TASK SET |
A. Translate this sentence from the scheduling summary into Spanish: "MECT and MEET are robust across different workload levels."
B. According to the scheduling summary, which simulator was used for the benchmarking analysis?
C. Quote the scheduling summary from "Contribution" up to and including "and energy consumption.".

PAGE TEXT |
⁂

Optimizing Task Scheduling in Heterogeneous Computing Environments: A Comparative Analysis of CPU, GPU, and ASIC Platforms Using E2C Simulator

TL;DR

This paper compares four task scheduling algorithms across CPU, GPU, and ASIC platforms in heterogeneous environments, revealing that MECT and MEET algorithms outperform others in energy efficiency and robustness.

Contribution

It provides a comprehensive benchmarking analysis of scheduling algorithms using the E2C simulator, highlighting the effectiveness of MECT and MEET in diverse workload scenarios.

Findings

MECT and MEET outperform FCFS variants in energy efficiency.

MECT and MEET are robust across different workload levels.

Scheduling algorithms significantly impact resource utilization and energy consumption.

⁂

DATA SHOWN |

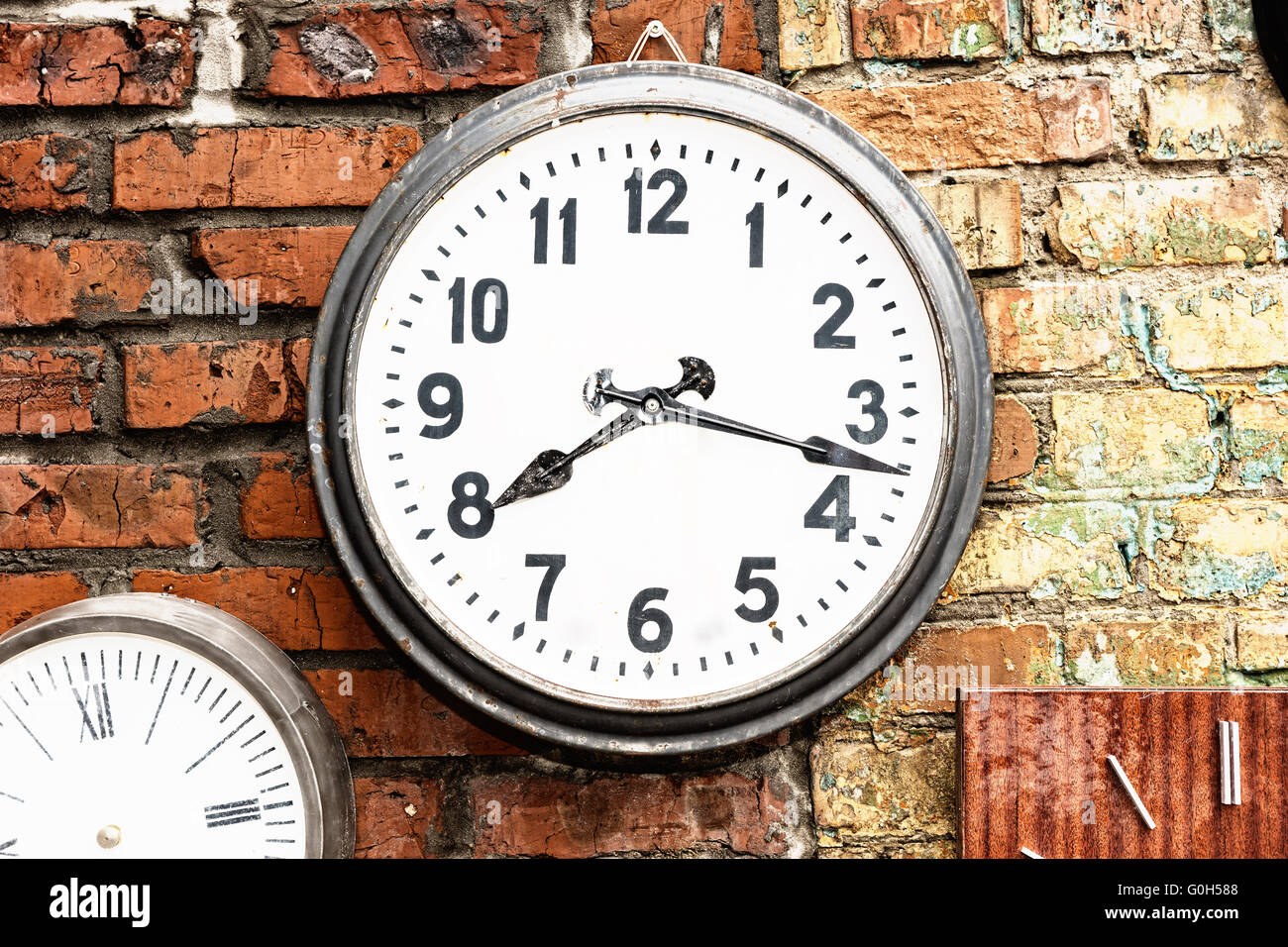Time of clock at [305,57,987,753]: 8:17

⁂

IN RESPONSE |
A. MECT y MEET son robustos en distintos niveles de carga de trabajo.

B. The E2C simulator.

C.
Contribution

It provides a comprehensive benchmarking analysis of scheduling algorithms using the E2C simulator, highlighting the effectiveness of MECT and MEET in diverse workload scenarios.

Findings

MECT and MEET outperform FCFS variants in energy efficiency.

MECT and MEET are robust across different workload levels.

Scheduling algorithms significantly impact resource utilization and energy consumption.